» **REQUISITI**: Individua nelle voci qui sotto tutte le righe che contengono la stringa "instances" e ricopiale, tenendo conto di maiuscole e minuscole.

━━━━━ DATI DISPONIBILI

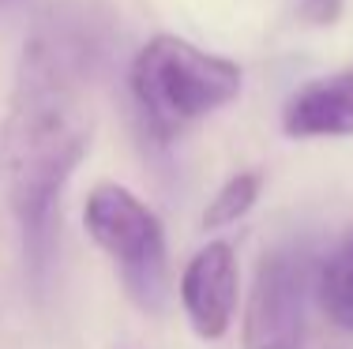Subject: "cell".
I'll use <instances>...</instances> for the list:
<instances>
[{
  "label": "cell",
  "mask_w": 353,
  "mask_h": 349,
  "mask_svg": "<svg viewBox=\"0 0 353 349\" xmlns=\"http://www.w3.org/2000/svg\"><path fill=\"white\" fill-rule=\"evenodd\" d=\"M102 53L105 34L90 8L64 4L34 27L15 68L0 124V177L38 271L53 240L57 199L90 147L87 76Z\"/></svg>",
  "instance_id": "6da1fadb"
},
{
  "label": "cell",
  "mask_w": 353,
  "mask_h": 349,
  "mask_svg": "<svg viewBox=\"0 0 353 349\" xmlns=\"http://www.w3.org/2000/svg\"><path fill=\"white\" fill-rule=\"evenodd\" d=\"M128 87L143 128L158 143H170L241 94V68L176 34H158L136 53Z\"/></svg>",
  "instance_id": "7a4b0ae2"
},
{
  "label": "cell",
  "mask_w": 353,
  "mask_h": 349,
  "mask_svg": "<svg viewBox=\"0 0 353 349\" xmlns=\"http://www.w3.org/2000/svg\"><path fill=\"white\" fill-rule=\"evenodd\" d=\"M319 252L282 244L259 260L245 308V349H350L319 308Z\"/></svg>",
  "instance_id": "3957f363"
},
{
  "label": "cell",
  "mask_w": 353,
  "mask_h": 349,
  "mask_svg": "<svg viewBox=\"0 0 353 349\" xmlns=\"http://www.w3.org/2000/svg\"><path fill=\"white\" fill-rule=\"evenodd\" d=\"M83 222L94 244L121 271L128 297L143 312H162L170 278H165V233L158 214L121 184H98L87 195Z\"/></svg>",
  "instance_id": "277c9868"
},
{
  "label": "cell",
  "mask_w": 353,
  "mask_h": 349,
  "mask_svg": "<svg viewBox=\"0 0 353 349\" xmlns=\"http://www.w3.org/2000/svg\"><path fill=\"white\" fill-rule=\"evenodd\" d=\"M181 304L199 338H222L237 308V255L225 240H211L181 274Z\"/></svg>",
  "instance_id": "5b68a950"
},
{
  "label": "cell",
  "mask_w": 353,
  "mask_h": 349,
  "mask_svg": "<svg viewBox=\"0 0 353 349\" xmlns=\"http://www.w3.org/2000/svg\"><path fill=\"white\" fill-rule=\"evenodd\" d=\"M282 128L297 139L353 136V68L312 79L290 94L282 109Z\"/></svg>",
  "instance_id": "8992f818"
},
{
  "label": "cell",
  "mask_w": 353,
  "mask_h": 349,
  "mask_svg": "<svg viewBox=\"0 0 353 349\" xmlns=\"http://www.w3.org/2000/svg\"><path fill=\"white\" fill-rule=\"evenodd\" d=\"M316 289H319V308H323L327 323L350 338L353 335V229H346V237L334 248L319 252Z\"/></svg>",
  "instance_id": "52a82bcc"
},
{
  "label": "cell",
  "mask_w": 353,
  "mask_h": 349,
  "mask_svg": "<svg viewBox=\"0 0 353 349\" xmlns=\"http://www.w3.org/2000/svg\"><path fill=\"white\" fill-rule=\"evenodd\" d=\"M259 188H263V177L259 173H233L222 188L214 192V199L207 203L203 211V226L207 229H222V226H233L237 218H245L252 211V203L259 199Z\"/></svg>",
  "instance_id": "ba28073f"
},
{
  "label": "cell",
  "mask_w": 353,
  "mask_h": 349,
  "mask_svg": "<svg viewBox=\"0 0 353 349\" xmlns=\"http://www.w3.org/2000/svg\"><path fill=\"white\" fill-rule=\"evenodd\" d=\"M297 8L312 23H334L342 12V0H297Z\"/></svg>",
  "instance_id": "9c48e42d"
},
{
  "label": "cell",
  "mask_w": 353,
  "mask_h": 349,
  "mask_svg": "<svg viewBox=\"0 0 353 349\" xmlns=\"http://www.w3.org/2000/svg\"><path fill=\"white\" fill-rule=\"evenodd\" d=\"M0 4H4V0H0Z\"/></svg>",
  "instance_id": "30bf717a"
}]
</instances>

━━━━━━━━━━

» **SOLUZIONE**:
I'll use <instances>...</instances> for the list:
<instances>
</instances>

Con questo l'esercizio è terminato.